As corn dries and matures in the field, it accumulates more starch. “In theory, more starch/less fiber would be a good thing from an energy standpoint,” said Goeser. “But what we see is a drop off in starch digestibility. The optimal point for grain harvest in the field is around 64% to 70% moisture. As moisture drops to below 60% moisture, fiber digestibility decreases.”

Making the most of silage

Factors such as diet, digestibility, animal performance and feed conversion efficiency are tied tightly to profitability and can have a considerable range with silage. Photo by Sally Colby

The tendency is to harvest drier silage to capture more starch. “I’m not a fan of that idea because the drop off in fiber and starch digestibility coupled with the risk factor of what may happen if we let corn for silage get a little bit drier if we don’t get it harvested as quickly and fermentation isn’t as strong,” said Goeser. “Risk coupled with nutrient digestibility would lead us to think about harvesting a little bit on the wetter side to end up with higher quality silage.” 

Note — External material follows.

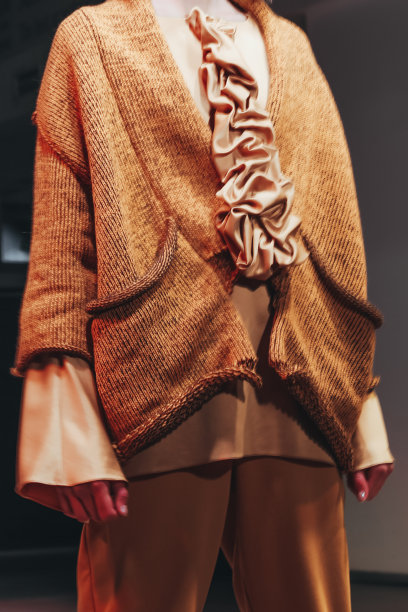 女性形象在棕色舒适温暖的裤子和针织橙色毛衣。图片下载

Kernel processing scores (KPS) have increased thanks to a combination of research and improvements in harvesting equipment. The new KPS goal is 75% to 80%. Goeser said the latter figure is possible, adding that KPS increases through fermentation. “A 60% KPS at day zero will equate to roughly 65% to 68% KPS after 120 to 240 days,” he said. “Set your goal five to 10 units below where you want it to be if you’re checking KPS at harvest.” 

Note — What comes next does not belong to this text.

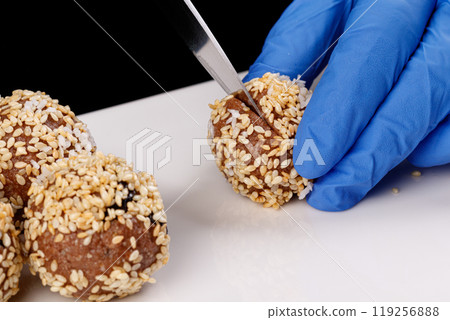 Beautiful candies with sesame seeds on a white plate on a black background 119256888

Goeser considers inoculants as an insurance policy to preserve every possible pound of digestible nutrient. “Corn silage is prone to yeast and mold deterioration upon feed out,” he said. “There are a couple of goals we can achieve. One is preserving feed as fast as possible after it’s sealed, and the other is more stable and cleaner feed upon feed out. Both upfront fermentation and feed out stability are important relative to preserving and achieving feed out of every ton we put in the silo.” 

If it takes weeks to fill a bunker or pile, the crop quickly loses feed value. Goeser recommended making smaller piles that can be covered. For packing and covering, he suggested for every 100 tons delivered to the pile, multiply by 800 to determine the amount of weight in the pack tractors to effectively pack the pile. 

Cover bunkers and piles as soon as possible. Leaving a pile open for an extra day or two, especially if there’s unexpected rainfall, can have detrimental effects on at least the top foot and up to three to four feet of the pile upon feed out, even if spoiled feed is removed. 

Not long after corn silage harvest is finished, farmers select seed corn for the next year. “We tend to look at what brings value to silage quality and take that into account for seed selection,” said Goeser. “We look for good yielding silage, fiber digestibility and, in some cases, we can consider unique corn for silage such as brown midrib corn (BMR).” BMR and conventional corn are distinct and achieve very different objectives. BMR has higher fiber digestibility but lacks starch and grain content so farmers will need to consider supplementing the ration.